Task objective — Render everything from the line containing "Among the selections" down to the end of the listing as a numbered list, leaving out blank lines.

┌────────

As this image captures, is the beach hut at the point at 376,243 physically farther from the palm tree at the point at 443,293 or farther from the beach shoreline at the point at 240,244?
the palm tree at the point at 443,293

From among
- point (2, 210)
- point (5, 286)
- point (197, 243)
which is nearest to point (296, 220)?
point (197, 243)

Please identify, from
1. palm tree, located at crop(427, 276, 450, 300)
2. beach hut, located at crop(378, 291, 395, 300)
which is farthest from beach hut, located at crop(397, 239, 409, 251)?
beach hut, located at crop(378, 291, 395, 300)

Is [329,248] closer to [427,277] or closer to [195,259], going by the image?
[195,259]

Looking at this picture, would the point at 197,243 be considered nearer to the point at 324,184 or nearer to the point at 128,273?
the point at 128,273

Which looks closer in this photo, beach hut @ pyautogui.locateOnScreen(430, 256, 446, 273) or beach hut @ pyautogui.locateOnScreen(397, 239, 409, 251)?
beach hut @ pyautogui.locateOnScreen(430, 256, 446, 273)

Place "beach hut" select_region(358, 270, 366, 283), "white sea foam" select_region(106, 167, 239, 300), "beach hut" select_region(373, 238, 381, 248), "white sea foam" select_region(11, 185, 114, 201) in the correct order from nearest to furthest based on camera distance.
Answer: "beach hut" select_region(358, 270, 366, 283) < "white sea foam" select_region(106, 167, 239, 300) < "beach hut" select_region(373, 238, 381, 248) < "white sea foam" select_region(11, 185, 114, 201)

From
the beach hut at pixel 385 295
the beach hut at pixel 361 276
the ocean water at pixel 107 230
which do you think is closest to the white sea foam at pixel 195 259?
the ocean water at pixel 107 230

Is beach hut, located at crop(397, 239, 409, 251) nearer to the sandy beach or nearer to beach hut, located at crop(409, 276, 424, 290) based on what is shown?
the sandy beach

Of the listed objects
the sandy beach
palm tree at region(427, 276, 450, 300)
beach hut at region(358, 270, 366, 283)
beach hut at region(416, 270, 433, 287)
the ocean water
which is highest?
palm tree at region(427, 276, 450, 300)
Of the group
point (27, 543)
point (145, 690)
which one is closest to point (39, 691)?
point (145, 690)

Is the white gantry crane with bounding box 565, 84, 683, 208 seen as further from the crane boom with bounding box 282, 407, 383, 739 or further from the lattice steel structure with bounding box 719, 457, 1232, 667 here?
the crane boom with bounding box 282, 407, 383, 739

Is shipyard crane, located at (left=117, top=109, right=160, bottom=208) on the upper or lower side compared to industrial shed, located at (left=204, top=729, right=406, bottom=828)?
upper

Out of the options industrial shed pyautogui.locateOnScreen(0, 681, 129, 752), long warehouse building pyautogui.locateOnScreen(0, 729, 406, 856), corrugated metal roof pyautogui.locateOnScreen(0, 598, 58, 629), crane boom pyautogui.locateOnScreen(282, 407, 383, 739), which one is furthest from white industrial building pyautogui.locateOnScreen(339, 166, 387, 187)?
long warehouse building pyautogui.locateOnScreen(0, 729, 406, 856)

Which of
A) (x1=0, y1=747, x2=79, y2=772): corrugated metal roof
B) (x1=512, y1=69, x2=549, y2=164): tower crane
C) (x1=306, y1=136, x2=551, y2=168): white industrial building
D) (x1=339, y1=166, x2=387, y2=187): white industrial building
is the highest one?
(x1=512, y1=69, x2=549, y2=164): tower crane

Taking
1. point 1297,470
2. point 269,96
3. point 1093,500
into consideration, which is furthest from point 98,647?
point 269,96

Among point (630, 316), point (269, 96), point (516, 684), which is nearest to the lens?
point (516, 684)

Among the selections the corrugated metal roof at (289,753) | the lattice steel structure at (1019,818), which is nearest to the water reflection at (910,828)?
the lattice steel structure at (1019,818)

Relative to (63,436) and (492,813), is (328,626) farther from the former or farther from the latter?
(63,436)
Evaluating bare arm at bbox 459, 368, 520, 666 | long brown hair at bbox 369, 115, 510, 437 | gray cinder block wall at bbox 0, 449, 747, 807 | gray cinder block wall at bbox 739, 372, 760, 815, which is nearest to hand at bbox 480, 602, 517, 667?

└────────

Correct answer —
1. Among the selections the corrugated metal roof at (289,753) | the lattice steel structure at (1019,818), which is nearest to the water reflection at (910,828)?
2. the lattice steel structure at (1019,818)
3. Relative to (63,436) and (492,813), is (328,626) farther from the former or farther from the latter?
4. (63,436)
5. Evaluating bare arm at bbox 459, 368, 520, 666 | long brown hair at bbox 369, 115, 510, 437 | gray cinder block wall at bbox 0, 449, 747, 807 | gray cinder block wall at bbox 739, 372, 760, 815, which is nearest to hand at bbox 480, 602, 517, 667?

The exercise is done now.